Would India stop fomenting trouble in Balochistan; stop outflanking Pakistan from the west as it is currently doing?

The temptation to do the tactical is always greater because the tactical is tactile, proximate, and offers immediate gains. That has been the story of Pakistan’s follies. Will India take the same route?

Difficult to predict this. Realism has survived all the criticism because while it can be bashed in the classroom, it has a nasty habit of winning on the ground.

When I spoke of the non-state actors in Bangkok, I was alive to the fact that states may find them very useful; and that includes India. If I had conceded it there, that would have rubbished my argument about where the principal contradiction resides today. But one needs to be polite at conferences, especially those focused on CBMs.

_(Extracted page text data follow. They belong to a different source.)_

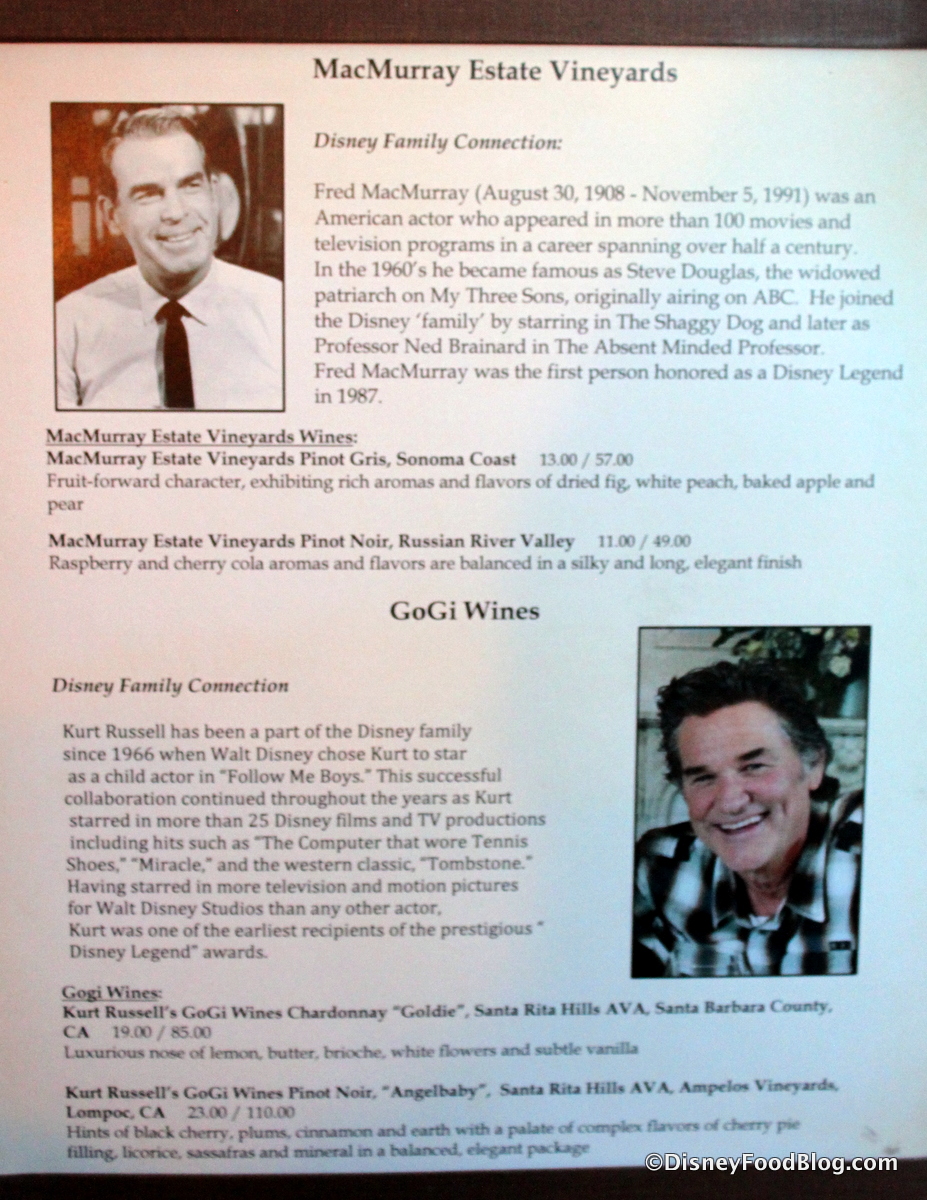 MacMurray Estate Vineyards

Disney Family Connection:

Fred MacMurray (August 30, 1908 - November 5, 1991) was an American actor who appeared in more than 100 movies and television programs in a career spanning over half a century. In the 1960's he became famous as Steve Douglas, the widowed patriarch on My Three Sons, originally airing on ABC. He joined the Disney 'family' by starring in The Shaggy Dog and later as Professor Ned Brainard in The Absent Minded Professor. Fred MacMurray was the first person honored as a Disney Legend in 1987.

MacMurray Estate Vineyards Wines:
MacMurray Estate Vineyards Pinot Gris, Sonoma Coast 13.00 / 57.00
Fruit-forward character, exhibiting rich aromas and flavors of dried fig, white peach, baked apple and pear

MacMurray Estate Vineyards Pinot Noir, Russian River Valley 11.00 / 49.00
Raspberry and cherry cola aromas and flavors are balanced in a silky and long, elegant finish

GoGi Wines

Disney Family Connection

Kurt Russell has been a part of the Disney family since 1966 when Walt Disney chose Kurt to star as a child actor in "Follow Me Boys." This successful collaboration continued throughout the years as Kurt starred in more than 25 Disney films and TV productions including hits such as "The Computer that wore Tennis Shoes," "Miracle," and the western classic, "Tombstone." Having starred in more television and motion pictures for Walt Disney Studios than any other actor, Kurt was one of the earliest recipients of the prestigious " Disney Legend" awards.

Gogi Wines:
Kurt Russell's GoGi Wines Chardonnay "Goldie", Santa Rita Hills AVA, Santa Barbara County, CA 19.00 / 85.00
Luxurious nose of lemon, butter, brioche, white flowers and subtle vanilla

Kurt Russell's GoGi Wines Pinot Noir, "Angelbaby", Santa Rita Hills AVA, Ampelos Vineyards, Lompoc, CA 23.00 / 110.00
Hints of black cherry, plums, cinnamon and earth with a palate of complex flavors of cherry pie filling, licorice, sassafras and mineral in a balanced, elegant package

©DisneyFoodBlog.com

Away from the banks of Chao Phraya, the reality is different. If and when the two states go into another round of talks, they are likely to talk-talk without really walking the talk. India doesn’t have any incentive to go beyond that and Pakistan will settle for nothing less than something substantive and result-oriented. These are conflicting goals. In the case of Pakistan and India, even defining “results” can be a tricky exercise.